→ Requirement:
In the question-and-answer transcript, what did Quinn say when asked whether a cost analysis was done in November 2003?

Q: It’s the process that’s my concern. We had the 2003 memo; we had a policy that was put in place in November of that year that got a green light; we had a Post Audit Committee meeting in December where we raised some of these concerns; but the AB committee came out of 2004, and recommended MOUs with the Constitutional Office to address some of these issues, and it wasn’t done. The standard itself was released on Labor Day Weekend. [ASU: not correct] Let me just say that a statement was made the standard was created through an open and transparent process — the open source movement — and yet it seems to me that the intent of the ETRM subverts the whole spirit of the open source movement, and that’s what I’m concerned about the most.


And that takes me to the last piece I want to ask about, and that’s the cost. Let me take you back to the November of 2003. Was there a cost analysis done then? A: Quinn: There was not.


Q: So there was a decision by the Executive branch, through the ITD, to send 50,00 desktops in a different direction, with no cost analysis.


A: Let’s back up a minute. Back then we didn’t have any standards, and there was agreement that we should get software that could talk too each other. So each time we needed to replace something, we looked to see whether it should be replaced with open source or open standards, based on cost. So it wasn’t a single decision, but a decision made every time.


Q: When we met in 2003,I thought we had this discussion, and that you were going to do this analysis. Now we’re here two years later, and we just received an analysis two weeks ago. I’ve sent it to the State Audit Office IT division for an audit. There were assumptions built into that analysis, like moving to MS Office 12. Why was that in there?


A: You asked “what would it look like if we converted the entire set of desktops?” That’s not what we’re proposing. Sometime over the next several years all of these desktops will be replaced in the ordinary course of things, due to the need for more speed and functionalities. I’m sure that the Audit Office will look at this, it will prove out. We’ve been doing the same sort of changes over the last 15 years.


Q: One thing we requested and you had for a time suggested was that Office would still be there for a while. Is there a fee?


A: Its a one-time fee. We don’t have maintenance fees in our contracts. Will there be some Office applications around? Sure. Two or three times a week I get things I can’t open. We’ll always keep around some licenses so that we can open what we get from the public – something we can’t control. You mention OpenOffice: that can open everything, and will be able to do that in years, and we won’t be able to do that with Microsoft.


Q: Explain to me again the components that you look to when you do your cost analysis. I would think that in 2003 you would have done a cost benefit analysis.


A: Quinn: [goes through methodology of adding up costs for replacement in comparison to upgrading to Office 12; goes through labor costs, upgrade costs, etc.]The spreadsheet shows it all.


Q: How about maintenance?


A: I do it the same way everyone else does (and most people don’t buy maintenance on Office), but we handle it the same way for all products.

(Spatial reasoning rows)

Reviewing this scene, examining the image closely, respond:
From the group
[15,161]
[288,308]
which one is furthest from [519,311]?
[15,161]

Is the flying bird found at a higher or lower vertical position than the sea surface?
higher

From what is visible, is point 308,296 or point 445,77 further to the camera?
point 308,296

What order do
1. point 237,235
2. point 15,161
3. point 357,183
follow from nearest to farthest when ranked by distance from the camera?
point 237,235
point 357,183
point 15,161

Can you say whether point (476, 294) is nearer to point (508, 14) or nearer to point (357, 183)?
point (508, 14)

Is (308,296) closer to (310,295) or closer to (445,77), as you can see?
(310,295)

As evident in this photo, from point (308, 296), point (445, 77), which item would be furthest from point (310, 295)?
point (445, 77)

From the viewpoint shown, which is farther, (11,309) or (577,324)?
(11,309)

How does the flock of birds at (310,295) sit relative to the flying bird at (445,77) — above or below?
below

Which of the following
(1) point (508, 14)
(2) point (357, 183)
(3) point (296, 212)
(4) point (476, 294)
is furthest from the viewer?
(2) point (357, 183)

→ Exercise solution:
Quinn said there was not.